John Hunter’s An historical journal of the transactions at Port Jackson and Norfolk Island, 1792.
Australia Day is observed this week on January 26th. To mark the holiday we have chosen as our featured object the First Fleet journal compiled by John Hunter.
On January 26th, John Hunter, Post Captain on the Sirius, sailed with the First Fleet into Sydney Cove, where the colony of New South Wales would be established at Port Jackson. Within days Hunter set about charting the bays and coves of the harbour, which was completed in one week. In the following years of his first stay in the colony he surveyed Broken Bay, Botany Bay, and the coastline to create the earliest maps of the area surrounding the settlement.
Hunter kept his journal from the time of the departure of the fleet from England, during his stay in New South Wales, on a voyage to Norfolk Island where he was shipwrecked, and until his return journey to England. A keen naturalist, he recorded in detail the voyages, encounters with the Indigenous people, and the landscape. He also made drawings and paintings of the people, animals and plants. Some of these were added to the manuscript that on his return to England, was published by John Stockdale, in 1793, with the very wordy title of:
A Journal of the Transactions at Port Jackson and Norfolk Island,
With the Discoveries which have been made in New South Wales and in the Southern Ocean,
since the publication of Phillip’s voyage, compiled from the Official Papers;
Including the Journals of Governor Phillip and King, and of Lieut. Ball;
and the
Voyages of the first Sailing of the Sirius in 1787, to the Return of that Ship’s Company to England in 1792.
Illustrated with seventeen Maps, Charts, Views, & other embellishments,
drawn on the spot by
Captains Hunter, & Bradley, Lieutenant Dawes, & Governor King.

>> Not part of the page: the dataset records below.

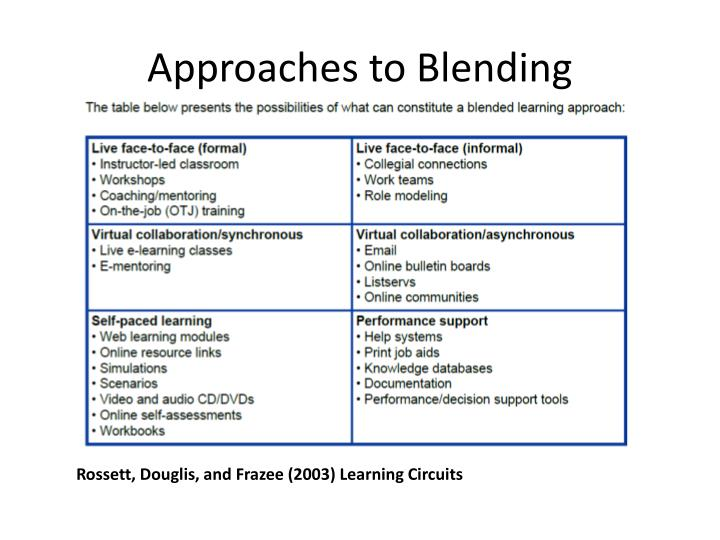 Approaches to blending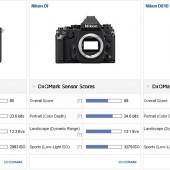 Sony A7S II vs Nikon Df vs Nikon D810 comparison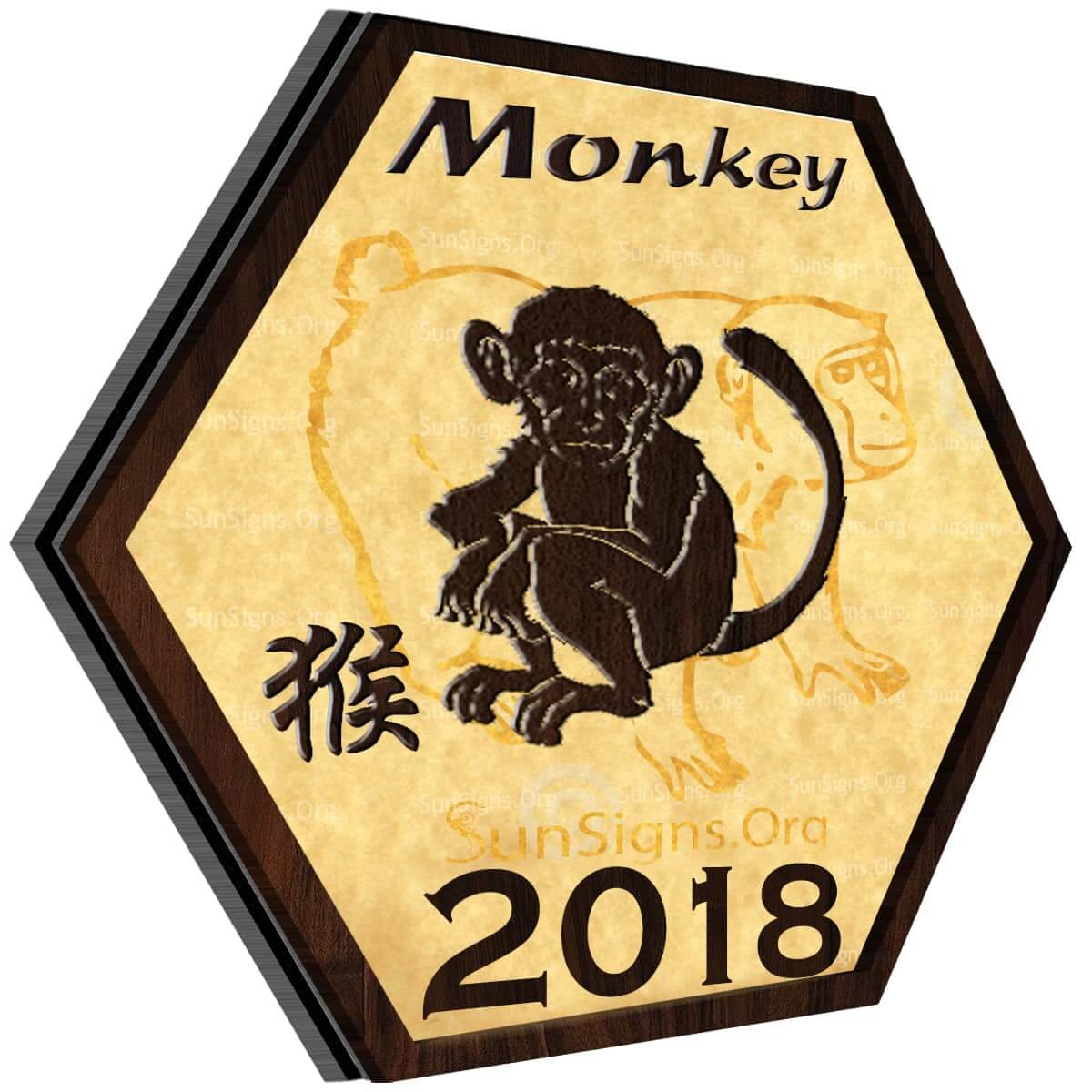 Monkey Horoscope 2018 Predictions For Love, Finance, Career, Health And Family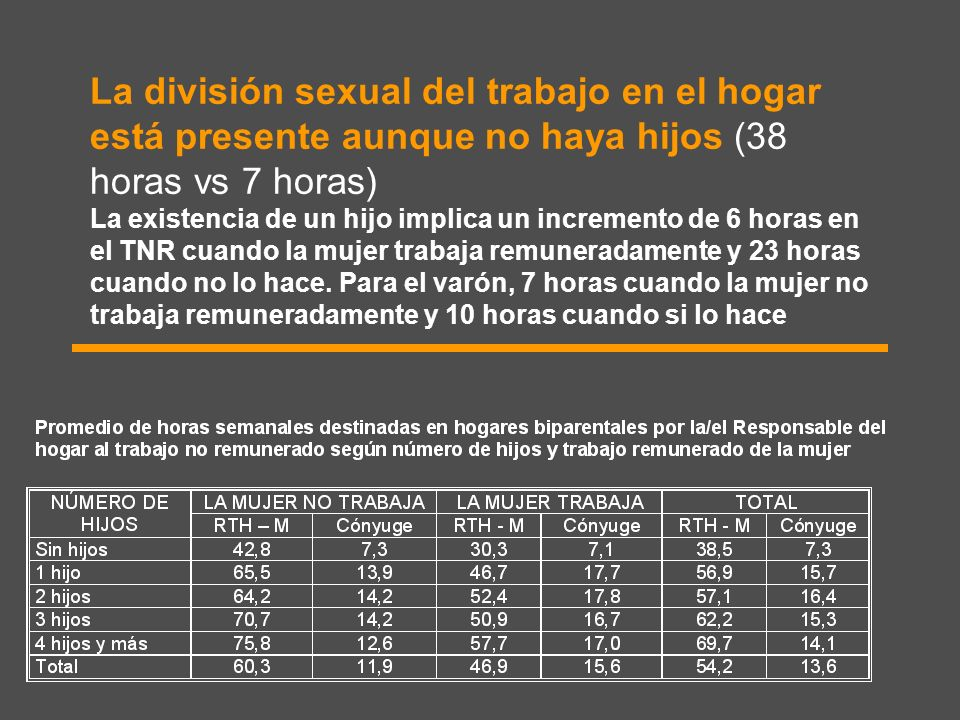 La división sexual del trabajo en el hogar está presente aunque no haya hijos (38 horas vs 7 horas) La existencia de un hijo implica un incremento de 6 horas en el TNR cuando la mujer trabaja remuneradamente y 23 horas cuando no lo hace.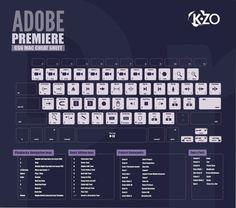CS6 Adobe Premiere Shortcut Keys Infographic, Designed by Ashley Romo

As well as including the maps and illustrations created by Hunter, the journal is significant as it makes an early reference to mainland Australia and Tasmania being separate, on p126 –
Hunter returned to Port Jackson in 1795 as the second Governor of New South Wales. He retained his enthusiasm for discovery, exploring when he could, and sent drawings and specimens of newly discovered animals, including the wombat and platypus, to his good friend Sir Joseph Banks. He remained in the colony until 1800 before returning to England, where he resumed his naval career eventually attaining the rank of Vice-Admiral.
Hunter’s journal manuscript was bequeathed to the State Library of New South Wales by Sir William Dixson in 1952, where both the original and a text version are now available online.
While the provenance of the manuscript is known, the published copy held by Curtin has no ownership marks or labels, and we know little about the history of this particular item. What we do know is that this 200 year old book was received as a gift to the Library in April 1992, from the publisher Blackwells, in recognition of 25 years of service by Geoffrey Allen, our first University Librarian.